Metadata-Version: 2.4
Name: rbpe
Version: 0.1.2
Summary: R-BPE: Improving BPE-Tokenizers with Token Reuse
Project-URL: Homepage, https://github.com/U4RASD/r-bpe
Project-URL: Repository, https://github.com/U4RASD/r-bpe
Project-URL: Issues, https://github.com/U4RASD/r-bpe/issues
Project-URL: Documentation, https://github.com/U4RASD/r-bpe#readme
Author-email: Nancy Hamdan <nhamdan@dohainstitute.edu.qa>, Osama Rakan Al Mraikhat <oalmraikhat@dohainstitute.edu.qa>, Digital Research Unit - Arab Center <dru@dohainstitute.edu.qa>
Maintainer-email: Nancy Hamdan <nhamdan@dohainstitute.edu.qa>, Osama Rakan Al Mraikhat <oalmraikhat@dohainstitute.edu.qa>, Digital Research Unit - Arab Center <dru@dohainstitute.edu.qa>
Keywords: arabic,bpe,bpe-tokenizer,large-language-models,low-resource-nlp,nlp,tokenizer,transformers,vocabulary-adaptation
Requires-Python: >=3.10.12
Requires-Dist: click>=7.0
Requires-Dist: datasets>=3.0.0
Requires-Dist: torch>=2.4.0
Requires-Dist: tqdm>=4.60.0
Requires-Dist: transformers>=4.49.0
Provides-Extra: dev
Requires-Dist: pre-commit>=3.5.0; extra == 'dev'
Requires-Dist: pytest>=7.0.0; extra == 'dev'
Requires-Dist: ruff>=0.15.0; extra == 'dev'
Description-Content-Type: text/markdown

# R-BPE: Improving BPE-Tokenizers with Token Reuse

This repository accompanies <a href="https://aclanthology.org/2025.emnlp-main.1169/" target="_blank">the paper introducing R-BPE</a>, a lightweight framework for adapting existing Byte-Pair Encoding (BPE) tokenizers to better support a specified target language.
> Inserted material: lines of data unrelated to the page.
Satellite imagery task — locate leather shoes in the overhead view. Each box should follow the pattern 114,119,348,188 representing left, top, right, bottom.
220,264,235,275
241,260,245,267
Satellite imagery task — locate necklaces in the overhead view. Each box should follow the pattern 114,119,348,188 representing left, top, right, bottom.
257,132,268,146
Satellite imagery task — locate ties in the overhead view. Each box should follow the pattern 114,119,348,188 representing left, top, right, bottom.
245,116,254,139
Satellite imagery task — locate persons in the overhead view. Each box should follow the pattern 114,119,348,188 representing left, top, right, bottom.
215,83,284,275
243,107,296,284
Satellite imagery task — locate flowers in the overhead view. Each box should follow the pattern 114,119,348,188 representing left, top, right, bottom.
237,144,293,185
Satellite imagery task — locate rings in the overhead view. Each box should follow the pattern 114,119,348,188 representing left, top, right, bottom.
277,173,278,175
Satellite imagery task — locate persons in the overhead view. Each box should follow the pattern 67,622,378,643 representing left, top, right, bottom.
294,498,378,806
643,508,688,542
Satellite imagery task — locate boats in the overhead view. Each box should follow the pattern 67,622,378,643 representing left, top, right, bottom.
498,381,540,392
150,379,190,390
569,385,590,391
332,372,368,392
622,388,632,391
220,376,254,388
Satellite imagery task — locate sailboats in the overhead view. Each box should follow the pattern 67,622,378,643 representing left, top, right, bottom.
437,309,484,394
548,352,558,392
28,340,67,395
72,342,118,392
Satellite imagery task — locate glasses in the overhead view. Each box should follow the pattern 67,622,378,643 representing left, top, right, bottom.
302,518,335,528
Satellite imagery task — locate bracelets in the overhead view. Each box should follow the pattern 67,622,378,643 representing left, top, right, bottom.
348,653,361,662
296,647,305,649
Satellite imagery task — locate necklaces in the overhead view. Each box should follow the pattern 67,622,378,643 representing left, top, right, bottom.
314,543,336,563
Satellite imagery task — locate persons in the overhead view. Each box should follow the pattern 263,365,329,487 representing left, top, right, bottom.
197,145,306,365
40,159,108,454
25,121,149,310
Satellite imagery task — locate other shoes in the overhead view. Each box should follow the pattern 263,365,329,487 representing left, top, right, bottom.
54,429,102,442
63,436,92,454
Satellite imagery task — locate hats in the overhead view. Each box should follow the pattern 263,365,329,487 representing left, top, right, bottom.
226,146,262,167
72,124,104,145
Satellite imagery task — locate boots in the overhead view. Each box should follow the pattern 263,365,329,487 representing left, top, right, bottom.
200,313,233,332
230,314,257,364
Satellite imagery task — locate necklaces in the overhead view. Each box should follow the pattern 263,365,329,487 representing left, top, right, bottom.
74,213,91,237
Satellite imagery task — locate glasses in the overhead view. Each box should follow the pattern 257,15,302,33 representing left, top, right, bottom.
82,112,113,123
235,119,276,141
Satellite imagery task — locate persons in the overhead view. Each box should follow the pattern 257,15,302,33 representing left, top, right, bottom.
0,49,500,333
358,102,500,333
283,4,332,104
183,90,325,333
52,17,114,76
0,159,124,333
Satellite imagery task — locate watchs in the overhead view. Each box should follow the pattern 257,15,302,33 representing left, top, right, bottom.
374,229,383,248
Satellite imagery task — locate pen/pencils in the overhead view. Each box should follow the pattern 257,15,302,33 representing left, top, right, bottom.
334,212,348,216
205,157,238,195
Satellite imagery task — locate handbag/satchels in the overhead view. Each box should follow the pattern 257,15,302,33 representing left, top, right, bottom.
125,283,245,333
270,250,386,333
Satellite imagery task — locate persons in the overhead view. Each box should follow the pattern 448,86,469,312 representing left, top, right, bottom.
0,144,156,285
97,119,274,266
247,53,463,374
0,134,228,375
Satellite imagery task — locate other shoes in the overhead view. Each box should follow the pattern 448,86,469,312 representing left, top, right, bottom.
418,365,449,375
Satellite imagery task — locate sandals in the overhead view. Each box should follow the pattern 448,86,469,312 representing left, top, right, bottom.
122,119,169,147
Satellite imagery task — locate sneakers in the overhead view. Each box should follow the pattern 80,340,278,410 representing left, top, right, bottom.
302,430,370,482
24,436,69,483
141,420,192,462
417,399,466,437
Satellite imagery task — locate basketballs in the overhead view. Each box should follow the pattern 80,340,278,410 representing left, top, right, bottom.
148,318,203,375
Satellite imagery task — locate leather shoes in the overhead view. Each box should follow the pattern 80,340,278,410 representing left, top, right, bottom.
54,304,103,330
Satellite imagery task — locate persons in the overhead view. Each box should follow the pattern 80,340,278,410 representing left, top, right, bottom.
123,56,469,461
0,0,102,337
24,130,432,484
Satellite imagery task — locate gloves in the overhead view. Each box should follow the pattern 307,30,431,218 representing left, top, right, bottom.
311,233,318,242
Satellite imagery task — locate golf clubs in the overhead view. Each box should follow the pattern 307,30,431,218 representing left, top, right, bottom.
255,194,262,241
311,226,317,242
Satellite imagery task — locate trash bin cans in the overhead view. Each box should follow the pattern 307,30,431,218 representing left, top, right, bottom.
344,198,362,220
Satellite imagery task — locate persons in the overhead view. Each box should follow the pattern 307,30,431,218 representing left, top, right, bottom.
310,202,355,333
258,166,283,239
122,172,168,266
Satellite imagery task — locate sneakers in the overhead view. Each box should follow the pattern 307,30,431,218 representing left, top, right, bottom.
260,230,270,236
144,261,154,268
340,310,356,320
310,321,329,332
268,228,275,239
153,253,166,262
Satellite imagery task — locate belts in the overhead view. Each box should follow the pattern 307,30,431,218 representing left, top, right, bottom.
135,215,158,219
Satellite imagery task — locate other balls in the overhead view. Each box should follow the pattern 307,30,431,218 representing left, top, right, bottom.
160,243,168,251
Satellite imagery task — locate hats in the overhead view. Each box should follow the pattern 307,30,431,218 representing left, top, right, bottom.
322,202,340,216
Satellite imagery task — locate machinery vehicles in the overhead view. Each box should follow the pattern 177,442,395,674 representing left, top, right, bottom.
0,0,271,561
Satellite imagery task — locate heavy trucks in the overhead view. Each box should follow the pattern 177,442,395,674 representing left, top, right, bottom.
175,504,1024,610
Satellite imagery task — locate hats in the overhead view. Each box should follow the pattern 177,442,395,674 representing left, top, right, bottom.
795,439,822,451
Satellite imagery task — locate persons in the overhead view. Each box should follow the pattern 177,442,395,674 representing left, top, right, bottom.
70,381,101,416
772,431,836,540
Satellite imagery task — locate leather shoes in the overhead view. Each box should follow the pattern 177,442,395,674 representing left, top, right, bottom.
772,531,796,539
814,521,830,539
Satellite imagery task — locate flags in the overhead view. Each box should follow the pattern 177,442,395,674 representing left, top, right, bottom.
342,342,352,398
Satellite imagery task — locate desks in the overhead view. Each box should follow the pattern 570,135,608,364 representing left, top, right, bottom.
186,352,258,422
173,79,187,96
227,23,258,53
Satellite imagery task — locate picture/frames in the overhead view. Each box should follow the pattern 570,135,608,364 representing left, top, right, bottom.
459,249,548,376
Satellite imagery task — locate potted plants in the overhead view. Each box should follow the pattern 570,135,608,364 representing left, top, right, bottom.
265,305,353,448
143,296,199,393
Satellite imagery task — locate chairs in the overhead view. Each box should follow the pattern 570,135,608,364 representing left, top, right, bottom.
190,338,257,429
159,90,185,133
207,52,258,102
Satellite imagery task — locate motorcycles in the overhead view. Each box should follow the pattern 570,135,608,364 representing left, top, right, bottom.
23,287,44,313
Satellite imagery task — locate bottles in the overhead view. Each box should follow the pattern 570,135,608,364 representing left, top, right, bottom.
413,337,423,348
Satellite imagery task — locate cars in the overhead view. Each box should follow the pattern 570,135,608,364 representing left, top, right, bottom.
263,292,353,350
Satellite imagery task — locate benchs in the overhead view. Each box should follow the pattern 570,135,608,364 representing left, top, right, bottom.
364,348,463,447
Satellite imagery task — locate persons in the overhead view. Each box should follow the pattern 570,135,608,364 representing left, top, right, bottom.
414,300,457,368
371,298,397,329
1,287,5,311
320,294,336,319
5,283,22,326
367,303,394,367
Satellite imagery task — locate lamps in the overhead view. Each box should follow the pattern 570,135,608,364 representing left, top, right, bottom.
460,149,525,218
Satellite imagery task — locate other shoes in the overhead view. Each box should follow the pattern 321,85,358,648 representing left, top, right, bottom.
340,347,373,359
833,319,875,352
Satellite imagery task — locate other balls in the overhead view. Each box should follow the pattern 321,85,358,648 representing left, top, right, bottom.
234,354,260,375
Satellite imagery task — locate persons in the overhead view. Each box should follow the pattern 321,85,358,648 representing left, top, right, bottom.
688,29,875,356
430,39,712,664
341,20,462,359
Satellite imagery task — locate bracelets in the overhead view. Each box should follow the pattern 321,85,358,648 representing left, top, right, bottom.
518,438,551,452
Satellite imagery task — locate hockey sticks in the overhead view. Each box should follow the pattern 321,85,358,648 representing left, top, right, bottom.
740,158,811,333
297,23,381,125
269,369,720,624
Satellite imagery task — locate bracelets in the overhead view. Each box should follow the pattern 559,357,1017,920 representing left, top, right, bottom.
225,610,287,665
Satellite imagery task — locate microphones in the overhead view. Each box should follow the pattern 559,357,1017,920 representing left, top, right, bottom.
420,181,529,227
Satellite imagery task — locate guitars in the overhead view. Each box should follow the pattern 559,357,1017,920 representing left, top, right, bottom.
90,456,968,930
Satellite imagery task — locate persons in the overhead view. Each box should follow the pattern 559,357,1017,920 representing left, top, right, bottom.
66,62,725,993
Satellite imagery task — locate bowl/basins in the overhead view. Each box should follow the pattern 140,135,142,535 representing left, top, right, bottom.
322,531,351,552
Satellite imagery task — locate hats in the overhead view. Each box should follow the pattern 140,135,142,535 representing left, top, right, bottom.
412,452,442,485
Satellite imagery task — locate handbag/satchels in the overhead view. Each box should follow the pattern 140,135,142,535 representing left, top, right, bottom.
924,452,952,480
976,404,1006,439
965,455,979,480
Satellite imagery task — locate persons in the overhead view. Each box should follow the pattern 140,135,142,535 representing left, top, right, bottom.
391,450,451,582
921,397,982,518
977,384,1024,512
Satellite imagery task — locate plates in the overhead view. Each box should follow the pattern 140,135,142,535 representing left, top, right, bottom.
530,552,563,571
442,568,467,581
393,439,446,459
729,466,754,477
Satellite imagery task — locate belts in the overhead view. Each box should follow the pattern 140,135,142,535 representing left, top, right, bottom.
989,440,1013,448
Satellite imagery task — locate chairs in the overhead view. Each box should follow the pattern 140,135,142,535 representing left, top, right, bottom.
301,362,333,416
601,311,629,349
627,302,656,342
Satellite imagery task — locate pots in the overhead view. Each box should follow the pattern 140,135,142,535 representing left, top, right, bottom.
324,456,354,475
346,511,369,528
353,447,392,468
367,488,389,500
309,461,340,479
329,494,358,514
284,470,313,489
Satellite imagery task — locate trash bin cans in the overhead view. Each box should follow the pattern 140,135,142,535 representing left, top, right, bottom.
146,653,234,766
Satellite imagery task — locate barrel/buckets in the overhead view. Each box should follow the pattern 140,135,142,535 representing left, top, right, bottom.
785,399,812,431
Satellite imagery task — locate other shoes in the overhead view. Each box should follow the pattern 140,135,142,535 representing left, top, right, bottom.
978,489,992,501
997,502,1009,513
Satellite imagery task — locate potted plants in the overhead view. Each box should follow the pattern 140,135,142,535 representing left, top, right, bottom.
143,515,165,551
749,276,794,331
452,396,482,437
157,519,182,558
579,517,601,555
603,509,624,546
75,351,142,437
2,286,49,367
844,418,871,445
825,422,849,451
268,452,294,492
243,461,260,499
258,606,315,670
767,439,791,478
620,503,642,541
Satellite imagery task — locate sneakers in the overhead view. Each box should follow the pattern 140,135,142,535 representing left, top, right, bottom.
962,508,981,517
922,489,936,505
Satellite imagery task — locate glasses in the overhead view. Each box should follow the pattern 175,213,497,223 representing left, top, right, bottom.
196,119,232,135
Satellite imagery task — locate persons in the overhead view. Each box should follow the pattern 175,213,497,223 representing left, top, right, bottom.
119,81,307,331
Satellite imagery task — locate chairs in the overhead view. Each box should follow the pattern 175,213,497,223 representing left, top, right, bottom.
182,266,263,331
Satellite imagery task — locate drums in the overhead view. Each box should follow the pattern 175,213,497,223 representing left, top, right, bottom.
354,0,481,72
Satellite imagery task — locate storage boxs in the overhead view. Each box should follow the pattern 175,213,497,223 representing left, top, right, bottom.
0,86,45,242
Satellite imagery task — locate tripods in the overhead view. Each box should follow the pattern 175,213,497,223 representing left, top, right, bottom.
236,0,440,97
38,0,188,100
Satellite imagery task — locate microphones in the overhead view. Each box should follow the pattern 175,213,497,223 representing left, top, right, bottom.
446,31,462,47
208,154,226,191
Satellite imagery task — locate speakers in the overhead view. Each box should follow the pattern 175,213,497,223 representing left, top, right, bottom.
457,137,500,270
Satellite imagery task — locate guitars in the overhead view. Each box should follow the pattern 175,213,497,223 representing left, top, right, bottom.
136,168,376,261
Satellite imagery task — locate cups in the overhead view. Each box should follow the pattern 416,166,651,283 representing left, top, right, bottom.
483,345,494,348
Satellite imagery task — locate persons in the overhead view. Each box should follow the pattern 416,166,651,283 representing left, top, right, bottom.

The method is demonstrated using Arabic as the target language. R-BPE reuses tokens from user-excluded languages and creates ID-based maps to resolve the new tokens of the chosen language. It is compatible with HuggingFace interfaces and thereby readily applicable to a wide range of existing models.

## Overview
The `RBPETokenizer` orchestrates the entire process of:
1. Classifying vocabulary tokens languages via `TokenClassifier`.
2. Cleaning training data using `DataCleaner`.
3. Training a new BPE tokenizer with `BPETokenizerTrainer`.
4. Creating mappings between the original and new tokenizer with `MappingTokenizer`.
5. Returning a final `RBPETokenizer` adapted to the target language.

## Prerequisites

### Installation from GitHub

#### Using pip
```bash
pip install rbpe
```

#### Using uv
```bash
uv add rbpe 
```

### Installation from Local Directory

#### Using pip

1. Create and activate a virtual environment:
```bash
python -m venv venv
source venv/bin/activate  # On Windows: venv\Scripts\activate
```

2. Install the package:
```bash
pip install .
```

#### Using uv

1. Install uv if you haven't already:
```bash
curl -LsSf https://astral.sh/uv/install.sh | sh
```

2. Create a virtual environment and install the package:
```bash
uv venv venv
source venv/bin/activate  # On Windows: .venv\Scripts\activate
```

3. Install the package:
```bash
uv sync
```

## Creating an R-BPE Tokenizer

You can create an R-BPE tokenizer either through the command-line interface (CLI) or programmaticaly through the Python API.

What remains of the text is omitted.